출제 과제:
아래 항목에서 문자열 "http"가 포함된 줄을 모두 골라 그대로 옮겨 적으시오.

입력 항목:
--
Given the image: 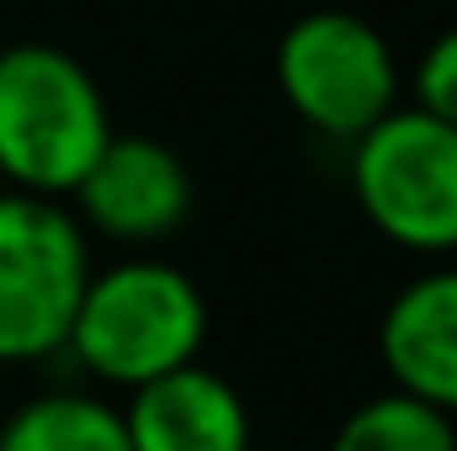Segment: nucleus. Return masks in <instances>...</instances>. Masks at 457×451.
Listing matches in <instances>:
<instances>
[{
  "label": "nucleus",
  "instance_id": "1",
  "mask_svg": "<svg viewBox=\"0 0 457 451\" xmlns=\"http://www.w3.org/2000/svg\"><path fill=\"white\" fill-rule=\"evenodd\" d=\"M107 91L59 43L0 48V186L43 202L75 197L112 144Z\"/></svg>",
  "mask_w": 457,
  "mask_h": 451
},
{
  "label": "nucleus",
  "instance_id": "2",
  "mask_svg": "<svg viewBox=\"0 0 457 451\" xmlns=\"http://www.w3.org/2000/svg\"><path fill=\"white\" fill-rule=\"evenodd\" d=\"M208 298L203 287L154 255H128L91 271L64 350L112 388H144L203 356Z\"/></svg>",
  "mask_w": 457,
  "mask_h": 451
},
{
  "label": "nucleus",
  "instance_id": "3",
  "mask_svg": "<svg viewBox=\"0 0 457 451\" xmlns=\"http://www.w3.org/2000/svg\"><path fill=\"white\" fill-rule=\"evenodd\" d=\"M271 80L287 112L320 138L356 144L404 102V70L378 21L345 5L303 11L271 48Z\"/></svg>",
  "mask_w": 457,
  "mask_h": 451
},
{
  "label": "nucleus",
  "instance_id": "4",
  "mask_svg": "<svg viewBox=\"0 0 457 451\" xmlns=\"http://www.w3.org/2000/svg\"><path fill=\"white\" fill-rule=\"evenodd\" d=\"M91 271V234L64 202L0 192V366L64 350Z\"/></svg>",
  "mask_w": 457,
  "mask_h": 451
},
{
  "label": "nucleus",
  "instance_id": "5",
  "mask_svg": "<svg viewBox=\"0 0 457 451\" xmlns=\"http://www.w3.org/2000/svg\"><path fill=\"white\" fill-rule=\"evenodd\" d=\"M361 218L410 255H457V127L399 107L351 144Z\"/></svg>",
  "mask_w": 457,
  "mask_h": 451
},
{
  "label": "nucleus",
  "instance_id": "6",
  "mask_svg": "<svg viewBox=\"0 0 457 451\" xmlns=\"http://www.w3.org/2000/svg\"><path fill=\"white\" fill-rule=\"evenodd\" d=\"M192 218L187 160L149 133H112L102 160L75 186V224L128 250L165 244Z\"/></svg>",
  "mask_w": 457,
  "mask_h": 451
},
{
  "label": "nucleus",
  "instance_id": "7",
  "mask_svg": "<svg viewBox=\"0 0 457 451\" xmlns=\"http://www.w3.org/2000/svg\"><path fill=\"white\" fill-rule=\"evenodd\" d=\"M378 356L394 393H410L447 420L457 414V260H442L404 282L383 319H378Z\"/></svg>",
  "mask_w": 457,
  "mask_h": 451
},
{
  "label": "nucleus",
  "instance_id": "8",
  "mask_svg": "<svg viewBox=\"0 0 457 451\" xmlns=\"http://www.w3.org/2000/svg\"><path fill=\"white\" fill-rule=\"evenodd\" d=\"M117 414L133 451H255L239 388L203 361L133 388Z\"/></svg>",
  "mask_w": 457,
  "mask_h": 451
},
{
  "label": "nucleus",
  "instance_id": "9",
  "mask_svg": "<svg viewBox=\"0 0 457 451\" xmlns=\"http://www.w3.org/2000/svg\"><path fill=\"white\" fill-rule=\"evenodd\" d=\"M0 451H133L122 414L96 393H43L27 398L0 425Z\"/></svg>",
  "mask_w": 457,
  "mask_h": 451
},
{
  "label": "nucleus",
  "instance_id": "10",
  "mask_svg": "<svg viewBox=\"0 0 457 451\" xmlns=\"http://www.w3.org/2000/svg\"><path fill=\"white\" fill-rule=\"evenodd\" d=\"M330 451H457V425L442 409L388 388L345 414Z\"/></svg>",
  "mask_w": 457,
  "mask_h": 451
},
{
  "label": "nucleus",
  "instance_id": "11",
  "mask_svg": "<svg viewBox=\"0 0 457 451\" xmlns=\"http://www.w3.org/2000/svg\"><path fill=\"white\" fill-rule=\"evenodd\" d=\"M404 86H410V107H415V112L457 127V21L442 27V32L420 48V59L410 64Z\"/></svg>",
  "mask_w": 457,
  "mask_h": 451
}]
</instances>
--
문제 정답:
  "mask_svg": "<svg viewBox=\"0 0 457 451\" xmlns=\"http://www.w3.org/2000/svg\"><path fill=\"white\" fill-rule=\"evenodd\" d=\"M107 91L59 43L0 48V186L43 202L75 197L112 144Z\"/></svg>",
  "mask_svg": "<svg viewBox=\"0 0 457 451\" xmlns=\"http://www.w3.org/2000/svg\"><path fill=\"white\" fill-rule=\"evenodd\" d=\"M208 298L203 287L154 255H128L91 271L64 350L112 388H144L203 356Z\"/></svg>",
  "mask_svg": "<svg viewBox=\"0 0 457 451\" xmlns=\"http://www.w3.org/2000/svg\"><path fill=\"white\" fill-rule=\"evenodd\" d=\"M271 80L287 112L320 138L356 144L404 102V70L378 21L345 5L303 11L271 48Z\"/></svg>",
  "mask_svg": "<svg viewBox=\"0 0 457 451\" xmlns=\"http://www.w3.org/2000/svg\"><path fill=\"white\" fill-rule=\"evenodd\" d=\"M91 271V234L64 202L0 192V366L64 350Z\"/></svg>",
  "mask_svg": "<svg viewBox=\"0 0 457 451\" xmlns=\"http://www.w3.org/2000/svg\"><path fill=\"white\" fill-rule=\"evenodd\" d=\"M361 218L410 255H457V127L399 107L351 144Z\"/></svg>",
  "mask_svg": "<svg viewBox=\"0 0 457 451\" xmlns=\"http://www.w3.org/2000/svg\"><path fill=\"white\" fill-rule=\"evenodd\" d=\"M192 218L187 160L149 133H112L102 160L75 186V224L128 250L165 244Z\"/></svg>",
  "mask_svg": "<svg viewBox=\"0 0 457 451\" xmlns=\"http://www.w3.org/2000/svg\"><path fill=\"white\" fill-rule=\"evenodd\" d=\"M378 356L394 393H410L447 420L457 414V260H442L404 282L383 319H378Z\"/></svg>",
  "mask_svg": "<svg viewBox=\"0 0 457 451\" xmlns=\"http://www.w3.org/2000/svg\"><path fill=\"white\" fill-rule=\"evenodd\" d=\"M117 414L133 451H255L239 388L203 361L133 388Z\"/></svg>",
  "mask_svg": "<svg viewBox=\"0 0 457 451\" xmlns=\"http://www.w3.org/2000/svg\"><path fill=\"white\" fill-rule=\"evenodd\" d=\"M0 451H133L122 414L96 393H43L27 398L0 425Z\"/></svg>",
  "mask_svg": "<svg viewBox=\"0 0 457 451\" xmlns=\"http://www.w3.org/2000/svg\"><path fill=\"white\" fill-rule=\"evenodd\" d=\"M330 451H457V425L442 409L388 388L345 414Z\"/></svg>",
  "mask_svg": "<svg viewBox=\"0 0 457 451\" xmlns=\"http://www.w3.org/2000/svg\"><path fill=\"white\" fill-rule=\"evenodd\" d=\"M404 86H410V107H415V112L457 127V21L442 27V32L420 48V59L410 64Z\"/></svg>",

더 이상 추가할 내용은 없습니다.